Bisognerà tornare, e seriamente, a considerare l’efficacia e la reale democraticità del concetto di mulsticuluralismo: ci fa piacere essere state, una decina di anni fa, tra le prime a diffondere un eccezionale analisi di Susan Moller Okins, che si faceva questa domanda: “Il multiculturalismo fa male alle donne?”. La risposta problematica e piena di negatività viene, oggi, anche da questo numero di Marea, nelle analisi proprio delle donne provenienti dal sud del mondo.
 
Non solo una vocazione
 
Ciò che emerge è che i fondamentalismi religiosi non hanno semplicemente una ‘vocazione’ misogina: sono una visione politica il cui profilo è senza esitazioni definito fascista ( ben prima e con ben altre motivazioni rispetto alla battuta di Bush) dalla rete internazionale del Women living under muslim laws:” Il fondamentalismo è la forma attuale del fascismo. Come il nazismo in Germania, esso emerge da un contesto di crisi economica e di impoverimento, si costruisce sul malcontento della popolazione, manipola i settori più poveri, esalta i loro valori morali e la loro cultura (l’identità ariana in Germania, il glorioso passato di Roma in Italia), si ammanta della benedizione del loro Dio (le SS portavano sulla loro cintura la scritta “Gott Mit Uns” – Dio è con noi), vuole convertire o sottomettere il mondo, eliminare e sradicare gli oppositori politici così come gli untermensch. Lontani dall’essere oscurantisti ed economicamente arretrati, i fondamentalismi sono modernisti e capitalisti. L’altra faccia della globalizzazione è la frammentazione delle comunità secondo i binari della religione, dell’etnicità o della cultura. È questa la situazione sfruttata dai fondamentalismi”.
Tacere su questa rimozione non solo fa fare a noi occidentali di sinistra e al femminismo un gigantesco passo indietro nella storia del percorso dell'emancipazione e dell'autodeterminazione, ma infligge un colpo mortale a quanti, donne e uomini in paesi e culture dove ancora la religione e il patriarcato sono leggi, anche dello stato, vorrebbero modificare questo stato di cose. Irshad Manji, nel suo Quando abbiamo smesso di pensare, ci chiede anche di assumerci questa responsabilità.
 
 

Togliti il velo!

Elham Manea

Togliti il velo!

(Yemen)

 

Questo è un invito rivolto a te, sorella musulmana, un invito a toglierti il velo.

E' un invito sincero.

Non è un atto di cattiveria.

E' un invito puro.

Non cerca di profanare una parte di te.

Così come non vuole spronarti alla perversione.

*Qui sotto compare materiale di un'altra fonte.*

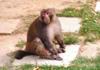 猕猴现身北京市区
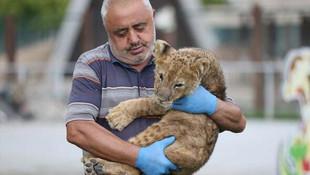 Annesinin istemediği yavru aslana evladı gibi bakıyor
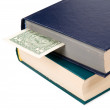 Royalty-Free Stock Photo: Two books and dollar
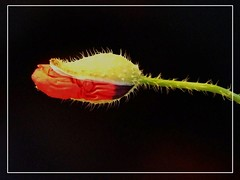 Poppy snake (nontoxic) :-) (Anniko 1996) Tags: flickrlovers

Anzi ti invita ad adoperare la tua mente,

a utilizzarla,

da sola.

Tu e la tua mente, bastate da sole.

Senza dovere cercare nei libri e nella storia.

Senza dovere esplorare nei quaderni le opinioni dei commentatori.

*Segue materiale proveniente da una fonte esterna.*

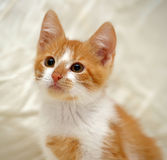 Redhead cat looking Stock Photography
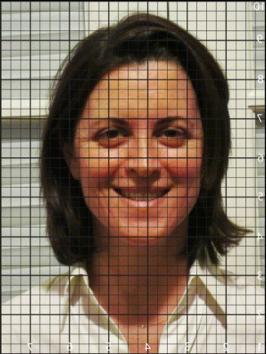 Figure 9: Nikki Photo on the Grid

Per questo te lo chiedo, senza paura.

Ti chiedo di accogliere con benevolenza e ponderare le mie parole senza dubitare del mio intento.

Dopotutto tu sei libera.

Libera di decidere.

Libera di scegliere il tuo destino.

Di fare quel che vuoi.

Sei padrona di te stessa.

Solo tu.

Solo tu ti puoi proteggere.

Nessun altro.

Puoi indossare il velo oppure toglierlo. Rispetterò qualsiasi tua decisione.

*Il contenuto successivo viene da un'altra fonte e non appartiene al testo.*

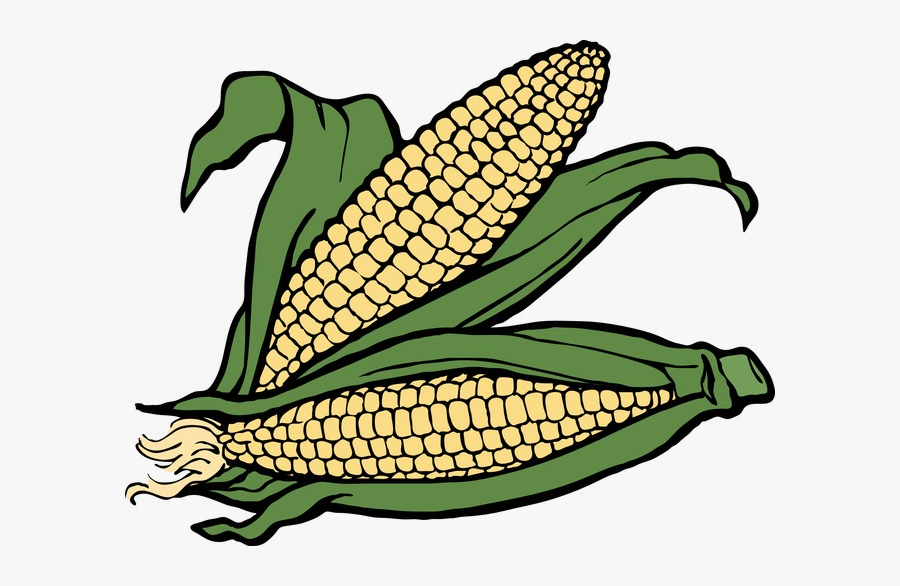 Ear Autumn Two Of Corn Clipart Fall Image And Transparent - Ears Of Corn Clipart, Transparent Clipart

Alla fine la decisione deve essere la tua.

Lascia quindi che ti illustri il motivo del mio invito.

Ho detto in un precedente scritto che l'uso del velo è iniziato di fatto nel mondo islamico con la rivoluzione islamica in Iran, che ha reso obbligatorio il velo per le donne dopo che i religiosi erano riusciti a convincere il ceto medio e le fazioni di sinistra a spargere il proprio sangue per cacciare lo scià Muhammad Reza Pahlevi.

Siccome questa rivoluzione ha rappresentato la prima vera rivolta nella regione è diventata per molti un esempio da imitare, così come l'abbigliamento delle donne iraniane (naturalmente, i mezzi di comunicazione hanno taciuto tutte le manifestazioni femminili contro l'imposizione del velo, ma questa è un'altra storia).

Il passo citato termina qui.